TRUTH IS, notoriously, the first casualty of war. Rumours of war - and the attempt to "build public support" - dismember it at least as thoroughly. Some reporting in early 2003 gives off that aroma of expectation associated with really, really hoping that war does kick off.

Beating the drum of peace, Hyde Park 31/10/2002
Beating the drum of peace Just one of the protests that have taken place against the looming war was a "Critical Mass" bike ride in London on Halloween last year. This is, as far as we can tell, the first time it's been reported outside of uk.indymedia.org

Some of that reporting - not mentioning any proprietor or any Fox News USA in particular - smells, too, of encouraging it to kick off. What Sam Johnson originally warned of - war leading to "diminution of the love of truth" is more subtle and perhaps more sinister.

So what do we, as journalists, do about it? Do we - can we - march bravely to the beat of truth alone?

For one thing, we have to own up to personal temptation. There's no story as powerful as a war story. Imagine you're a defence correspondent and you've spent most of your career solely on the inadequacies of boots, and then... And of course, no other story sells as many papers as a war story. And it was the First Gulf War that saved CNN from extinction. But crass commercial considerations wouldn't influence reporting that could affect the future of civilisation. Would they?

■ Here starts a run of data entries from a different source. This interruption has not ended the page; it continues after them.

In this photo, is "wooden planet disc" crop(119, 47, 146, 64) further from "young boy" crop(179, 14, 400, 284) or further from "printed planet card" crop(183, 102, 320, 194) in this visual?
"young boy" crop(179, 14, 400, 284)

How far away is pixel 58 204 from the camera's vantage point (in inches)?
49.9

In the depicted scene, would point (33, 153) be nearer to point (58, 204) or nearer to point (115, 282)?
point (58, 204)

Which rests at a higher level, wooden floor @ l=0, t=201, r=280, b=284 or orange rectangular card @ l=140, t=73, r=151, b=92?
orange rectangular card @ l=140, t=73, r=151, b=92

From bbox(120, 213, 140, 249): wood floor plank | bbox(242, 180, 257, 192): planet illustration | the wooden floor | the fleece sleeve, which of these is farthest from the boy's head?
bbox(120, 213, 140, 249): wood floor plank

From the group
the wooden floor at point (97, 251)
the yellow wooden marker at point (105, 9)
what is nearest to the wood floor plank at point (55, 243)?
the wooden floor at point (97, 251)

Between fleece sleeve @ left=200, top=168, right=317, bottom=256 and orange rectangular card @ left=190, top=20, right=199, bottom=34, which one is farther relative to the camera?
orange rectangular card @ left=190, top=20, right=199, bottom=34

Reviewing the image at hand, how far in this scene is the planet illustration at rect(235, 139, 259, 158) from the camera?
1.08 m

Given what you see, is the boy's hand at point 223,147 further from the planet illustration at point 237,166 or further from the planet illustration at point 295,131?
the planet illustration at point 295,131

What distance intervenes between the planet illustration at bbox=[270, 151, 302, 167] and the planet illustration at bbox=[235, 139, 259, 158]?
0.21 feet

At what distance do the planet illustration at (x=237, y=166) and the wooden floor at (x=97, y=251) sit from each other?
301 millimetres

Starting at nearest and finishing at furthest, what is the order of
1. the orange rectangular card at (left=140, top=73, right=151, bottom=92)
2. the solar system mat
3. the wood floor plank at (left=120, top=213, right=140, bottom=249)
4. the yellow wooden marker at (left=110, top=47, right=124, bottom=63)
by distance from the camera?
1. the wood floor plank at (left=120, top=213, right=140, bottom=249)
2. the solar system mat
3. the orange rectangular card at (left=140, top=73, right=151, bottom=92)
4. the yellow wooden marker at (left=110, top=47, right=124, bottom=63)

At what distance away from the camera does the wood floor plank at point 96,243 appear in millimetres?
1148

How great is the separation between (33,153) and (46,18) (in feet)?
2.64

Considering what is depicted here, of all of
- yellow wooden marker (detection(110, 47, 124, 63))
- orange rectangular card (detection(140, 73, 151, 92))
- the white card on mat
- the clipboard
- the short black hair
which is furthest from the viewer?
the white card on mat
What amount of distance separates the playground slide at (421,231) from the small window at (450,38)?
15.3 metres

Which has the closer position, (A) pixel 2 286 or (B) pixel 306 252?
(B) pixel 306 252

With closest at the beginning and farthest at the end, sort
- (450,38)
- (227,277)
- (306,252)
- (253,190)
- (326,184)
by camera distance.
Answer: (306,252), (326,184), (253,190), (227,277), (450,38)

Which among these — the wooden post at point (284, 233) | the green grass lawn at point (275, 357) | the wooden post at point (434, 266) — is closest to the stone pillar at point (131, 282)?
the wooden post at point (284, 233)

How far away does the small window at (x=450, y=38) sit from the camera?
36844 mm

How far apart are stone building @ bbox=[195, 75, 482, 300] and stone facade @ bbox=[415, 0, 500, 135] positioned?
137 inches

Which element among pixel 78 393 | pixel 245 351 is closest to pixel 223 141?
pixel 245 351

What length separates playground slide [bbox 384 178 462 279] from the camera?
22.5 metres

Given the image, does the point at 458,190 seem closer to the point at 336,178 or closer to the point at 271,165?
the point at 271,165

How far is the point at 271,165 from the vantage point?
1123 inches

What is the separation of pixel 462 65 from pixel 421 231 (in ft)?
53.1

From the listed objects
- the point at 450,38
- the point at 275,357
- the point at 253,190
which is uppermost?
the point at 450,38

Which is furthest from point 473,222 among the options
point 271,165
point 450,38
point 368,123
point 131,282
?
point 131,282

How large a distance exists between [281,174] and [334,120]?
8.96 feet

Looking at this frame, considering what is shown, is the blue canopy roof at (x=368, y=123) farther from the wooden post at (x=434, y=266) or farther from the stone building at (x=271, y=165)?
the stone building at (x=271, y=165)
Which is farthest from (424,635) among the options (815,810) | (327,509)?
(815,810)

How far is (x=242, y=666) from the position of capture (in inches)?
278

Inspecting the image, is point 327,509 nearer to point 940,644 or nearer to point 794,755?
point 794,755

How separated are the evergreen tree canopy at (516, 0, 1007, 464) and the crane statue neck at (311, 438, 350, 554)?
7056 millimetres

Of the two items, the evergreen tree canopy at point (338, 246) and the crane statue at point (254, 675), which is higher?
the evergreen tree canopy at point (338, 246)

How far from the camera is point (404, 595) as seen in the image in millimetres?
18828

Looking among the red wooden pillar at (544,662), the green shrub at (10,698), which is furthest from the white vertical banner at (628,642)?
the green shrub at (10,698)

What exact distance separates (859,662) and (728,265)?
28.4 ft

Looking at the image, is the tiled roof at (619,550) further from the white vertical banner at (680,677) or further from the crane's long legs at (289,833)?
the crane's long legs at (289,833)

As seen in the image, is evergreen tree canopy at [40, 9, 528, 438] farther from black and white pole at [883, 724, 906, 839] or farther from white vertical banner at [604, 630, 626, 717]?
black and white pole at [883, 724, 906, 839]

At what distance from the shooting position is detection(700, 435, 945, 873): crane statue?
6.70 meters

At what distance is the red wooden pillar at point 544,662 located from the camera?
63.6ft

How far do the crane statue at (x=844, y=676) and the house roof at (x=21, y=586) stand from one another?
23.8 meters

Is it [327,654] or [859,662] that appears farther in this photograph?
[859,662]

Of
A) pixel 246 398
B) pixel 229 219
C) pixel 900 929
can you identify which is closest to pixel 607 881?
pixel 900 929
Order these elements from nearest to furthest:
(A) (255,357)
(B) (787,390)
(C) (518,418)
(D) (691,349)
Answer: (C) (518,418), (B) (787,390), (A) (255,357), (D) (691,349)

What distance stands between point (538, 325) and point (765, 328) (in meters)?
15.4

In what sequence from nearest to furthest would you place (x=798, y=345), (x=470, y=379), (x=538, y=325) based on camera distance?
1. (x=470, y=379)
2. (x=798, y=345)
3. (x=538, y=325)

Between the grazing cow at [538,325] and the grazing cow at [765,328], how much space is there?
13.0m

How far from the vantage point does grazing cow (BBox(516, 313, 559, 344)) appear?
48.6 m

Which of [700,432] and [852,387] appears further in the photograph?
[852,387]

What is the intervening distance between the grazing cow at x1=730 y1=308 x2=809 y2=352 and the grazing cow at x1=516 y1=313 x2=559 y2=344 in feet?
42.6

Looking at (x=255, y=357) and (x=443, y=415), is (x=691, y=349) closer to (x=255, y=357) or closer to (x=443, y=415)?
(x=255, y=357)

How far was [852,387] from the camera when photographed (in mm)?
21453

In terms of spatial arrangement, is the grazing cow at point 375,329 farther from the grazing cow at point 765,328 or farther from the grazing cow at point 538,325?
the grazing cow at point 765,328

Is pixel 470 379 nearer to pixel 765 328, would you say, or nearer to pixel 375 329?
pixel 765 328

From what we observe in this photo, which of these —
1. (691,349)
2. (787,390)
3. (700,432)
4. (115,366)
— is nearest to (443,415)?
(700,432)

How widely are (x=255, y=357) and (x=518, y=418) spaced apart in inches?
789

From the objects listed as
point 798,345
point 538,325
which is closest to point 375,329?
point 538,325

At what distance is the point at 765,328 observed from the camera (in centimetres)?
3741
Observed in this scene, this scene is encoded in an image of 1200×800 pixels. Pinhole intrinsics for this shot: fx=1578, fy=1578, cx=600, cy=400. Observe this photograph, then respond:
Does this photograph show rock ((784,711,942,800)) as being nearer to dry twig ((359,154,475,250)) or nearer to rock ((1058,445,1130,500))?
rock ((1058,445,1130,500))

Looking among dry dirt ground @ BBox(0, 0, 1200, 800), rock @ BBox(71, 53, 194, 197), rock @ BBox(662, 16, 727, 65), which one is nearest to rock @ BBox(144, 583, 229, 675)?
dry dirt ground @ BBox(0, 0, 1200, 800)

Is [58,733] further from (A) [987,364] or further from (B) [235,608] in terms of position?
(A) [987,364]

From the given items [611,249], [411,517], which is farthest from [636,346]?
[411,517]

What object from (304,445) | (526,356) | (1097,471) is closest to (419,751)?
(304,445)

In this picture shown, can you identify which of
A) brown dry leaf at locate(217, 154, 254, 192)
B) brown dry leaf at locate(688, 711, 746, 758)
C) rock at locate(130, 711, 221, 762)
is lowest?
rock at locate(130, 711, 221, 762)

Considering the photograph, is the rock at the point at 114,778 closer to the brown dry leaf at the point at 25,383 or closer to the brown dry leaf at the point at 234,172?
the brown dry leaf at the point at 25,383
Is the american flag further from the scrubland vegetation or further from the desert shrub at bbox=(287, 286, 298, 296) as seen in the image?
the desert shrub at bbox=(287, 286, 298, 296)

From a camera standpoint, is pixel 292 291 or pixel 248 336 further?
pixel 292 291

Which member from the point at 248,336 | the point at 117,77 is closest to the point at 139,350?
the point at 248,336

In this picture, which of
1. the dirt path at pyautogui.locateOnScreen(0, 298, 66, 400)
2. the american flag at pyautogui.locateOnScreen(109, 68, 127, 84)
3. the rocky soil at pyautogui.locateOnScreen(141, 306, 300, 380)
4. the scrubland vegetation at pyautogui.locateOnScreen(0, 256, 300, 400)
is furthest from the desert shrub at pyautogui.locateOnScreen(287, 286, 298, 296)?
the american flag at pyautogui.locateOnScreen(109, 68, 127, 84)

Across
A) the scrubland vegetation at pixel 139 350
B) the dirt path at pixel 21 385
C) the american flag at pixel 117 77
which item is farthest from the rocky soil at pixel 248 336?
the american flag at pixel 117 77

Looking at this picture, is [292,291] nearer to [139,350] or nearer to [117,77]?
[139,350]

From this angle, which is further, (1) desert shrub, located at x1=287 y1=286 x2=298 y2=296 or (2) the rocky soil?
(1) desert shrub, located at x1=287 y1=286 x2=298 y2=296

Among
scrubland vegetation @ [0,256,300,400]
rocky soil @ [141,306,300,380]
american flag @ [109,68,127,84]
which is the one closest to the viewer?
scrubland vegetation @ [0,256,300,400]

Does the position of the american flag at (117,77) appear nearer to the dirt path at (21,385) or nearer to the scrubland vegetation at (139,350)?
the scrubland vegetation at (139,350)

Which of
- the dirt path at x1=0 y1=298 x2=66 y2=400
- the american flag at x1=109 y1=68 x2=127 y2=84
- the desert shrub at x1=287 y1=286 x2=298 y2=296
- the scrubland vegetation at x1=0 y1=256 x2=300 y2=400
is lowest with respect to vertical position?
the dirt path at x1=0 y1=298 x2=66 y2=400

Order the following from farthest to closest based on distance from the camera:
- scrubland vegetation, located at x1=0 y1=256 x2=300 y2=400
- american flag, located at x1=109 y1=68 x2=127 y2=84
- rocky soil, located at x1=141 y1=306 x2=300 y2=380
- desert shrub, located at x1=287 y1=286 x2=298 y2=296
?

There are much more complex forces at work. By convention, as soon as bullets start flying Parliaments and Assemblies go into war mode. Party-political conflict is suspended, lest it undermine Our Boys (who, these days, we ought to call Our Kids).

Media tend to follow suit. To explore why would take a book or three. But the counter-example that comes to mind, of a paper seriously breaking with the ranks, is the Observer, opposing the Anglo-French conspiracy to invade the Suez Canal Zone - back in 1956. The paper got hell. Readers fled.

And there are very simple forces at work. There's the threat of jail for breaking official secrecy. There's the simple denial of information. And during times of rumours of war, the "security services" may feel they can spoon anything they like into the gaping notebooks that need to fill a great deal of space by 4pm.

Of course, journalists should rise above all these forces.

Our first and only duty is to the truth, no? But, if you'll forgive a little lateral thinking, even this raises interesting questions.

Scientists, for example, also regard their first and only duty as being to the truth. And from that they - or rather those few who think seriously about what science is and how it's done - draw a conclusion that many journalists and all our paying outlets would have difficulty with.

If the enterprise is dedicated to truth, it can have no nationality. There can be no such thing as German science or Iranian science; just one, internationalist, science.

But just try telling an editor that the concept of "British journalism" is a contradiction in terms. Or that we have to pay equal attention to, say, the experiences of Geordie and Scottish and Kurdish and Iraqi fighters. There you go, undermining Our Kids.

Advocates of free speech "shall soon be obliged to meet in cellars, or in darkened rooms with closed doors, and speak in whispers lest our next-door neighbours should hear that free-born citizens dare not speak in the open."

Universities, too, are supposed to be dedicated to truth and they, too, are subject to this fear of disloyalty to the nation. In 1965 the University of California at Berkeley was the home of the students' Free Speech Movement, that sparked opposition to the war in Vietnam and much else besides. In January 2003 that same university suppressed a publication by its own archivist of the papers of Emma Goldman, an influential anarchist and trade unionist at the turn of the 20th century.

One of the quotations they forbade predicted that advocates of free speech "shall soon be obliged to meet in cellars, or in darkened rooms with closed doors, and speak in whispers lest our next-door neighbours should hear that free-born citizens dare not speak in the open."

On 10 February London Freelance Branch will not meet in a cellar. We will meet at the House of Commons. But we shall at least be discussing the difficulty of speaking in the open, and we hope to arrive at a better idea of how to do it.